::: Исходный текст

Артисты, выступавшие в рабочих и красноармейских клубах, не сразу находили с новой аудиторией взаимопонимание. На заседании Центротеатра 21 августа 1919 года, проходившем под председательством А. В. Луначарского, А. И. Южин назвал выездные спектакли откровенной халтурой, которая влияет «не только на материальную, но и на моральную стороны работы»: «Все эти районные спектакли — они деморализуют труппу и берут у нее много времени и сил. Серьезной работы в такой обстановке быть не может». Во время одного из таких выездов великая актриса Малого театра Садовская тяжело простудилась и вскоре умерла. На похоронах Ольги Осиповны Садовской 20 января 1920 года Вл. И. Немирович-Данченко говорил:

«Испуганными, недоумевающими глазами смотрит Малый театр в настоящее и грядущее. Власть над зрительным залом, та власть, которой был особенно одарен этот театр, ускользает от него, потому что это уже иной зрительный зал и уже иные требования к искусству несет он с собою».

Замешательство, в котором оказался Малый театр, хорошо знакомо и Художественному театру. К. С. Станиславский признавался: «…мы не знали, почему новый зритель не принимает известные места пьесы и как можно приспособиться для того, чтобы они дошли до его чувства… Пришлось начать с самого начала, учить первобытного в отношении искусства зрителя сидеть тихо, не разговаривать, садиться вовремя, не курить, не грызть орехов, не приносить закусок и не есть их в зрительном зале. Первое время было трудно, и дважды или трижды доходило до того, что я по окончании акта, настроение которого сорвала присутствующая толпа еще не воспитавшихся зрителей, принужден был отдергивать занавес и обращаться к присутствующим с воззванием от имени артистов, поставленных в безвыходное положение».

Положительные результаты не заставляют себя ждать. В феврале, сыграв Астрова в «Дяде Ване», Станиславский записывает в Дневнике спектаклей:

«Я утверждаю еще серьезнее, что театр обязан обратить внимание на воспитание новой публики», а спустя три дня, 15 февраля, следует запись: «Вышел перед спектаклем и объяснил публике значение тишины для хода спектакля и игры артистов. Заявление было встречено одобрением. Весь спектакль шел при полной тишине. Даже не позволяли смеяться. Если бы на каждом спектакле делали то же, что через месяц, я ручаюсь, не узнали бы публики. Она подберется и не посмеет входить в театр в пальто и шляпах. После 2-го акта потребовал, чтобы удалили из зала пьяного. Он был удален».

Но в «воспитании» нуждались не только зрители, но и исполнители власти. Как-то вечером во время занятий Оперной студии в квартиру Станиславского «ворвался контролер жилищного отдела». «Грубо вел себя. Просил снять шляпу — „Нешто у вас здесь иконы“. Пожилой актер Тихонов одернул гостя, сославшись на собственные седины, — „Теперь все равны“. При уходе хлопнул дверью». Станиславский возмущен: «В пальто садился на все стулья спальной моей и жены. Лез во все комнаты, не спросясь. — „Что же мне, по-магометански туфли снимать, как в храме?“ Фамилия контролера Мирский Мих. Павл.», — увековечил память о визите Станиславский в Записной книжке 19 апреля 1920 года. Типичный эпизод булгаковского «Собачьего сердца».

::::::

Какую роль в «Дяде Ване» сыграл Станиславский в феврале, согласно исходному тексту?

::: Список записей

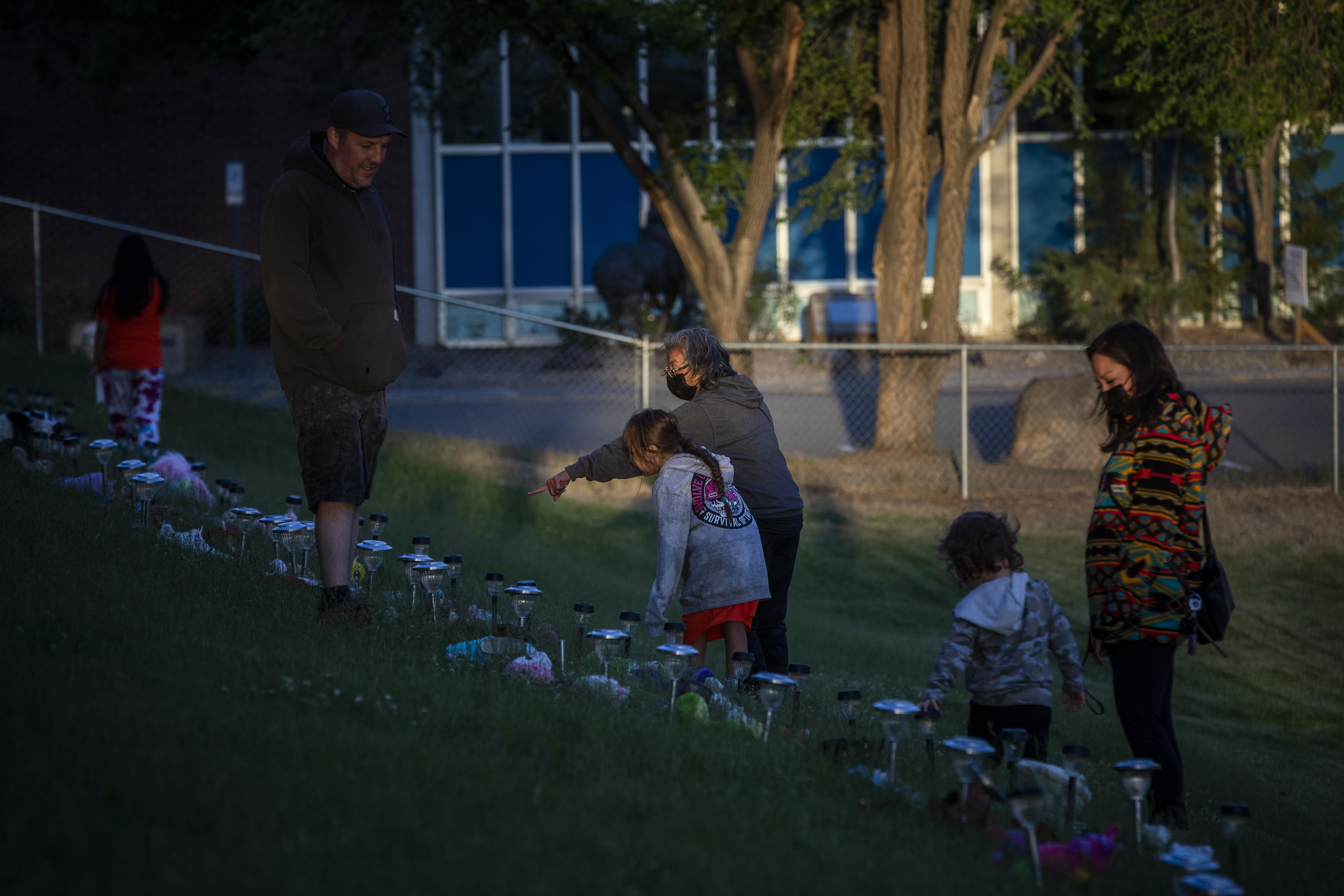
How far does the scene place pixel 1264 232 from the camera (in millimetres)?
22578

::::::
::: Список записей

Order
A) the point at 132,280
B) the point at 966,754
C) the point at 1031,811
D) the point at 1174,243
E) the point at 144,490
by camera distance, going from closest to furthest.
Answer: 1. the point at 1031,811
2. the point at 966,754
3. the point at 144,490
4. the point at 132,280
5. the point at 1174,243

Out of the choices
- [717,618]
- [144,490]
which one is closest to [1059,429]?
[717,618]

::::::
::: Список записей

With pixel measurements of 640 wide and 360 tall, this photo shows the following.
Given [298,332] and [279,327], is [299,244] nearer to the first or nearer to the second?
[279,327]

::::::

- [Ответ]
Роль Астрова.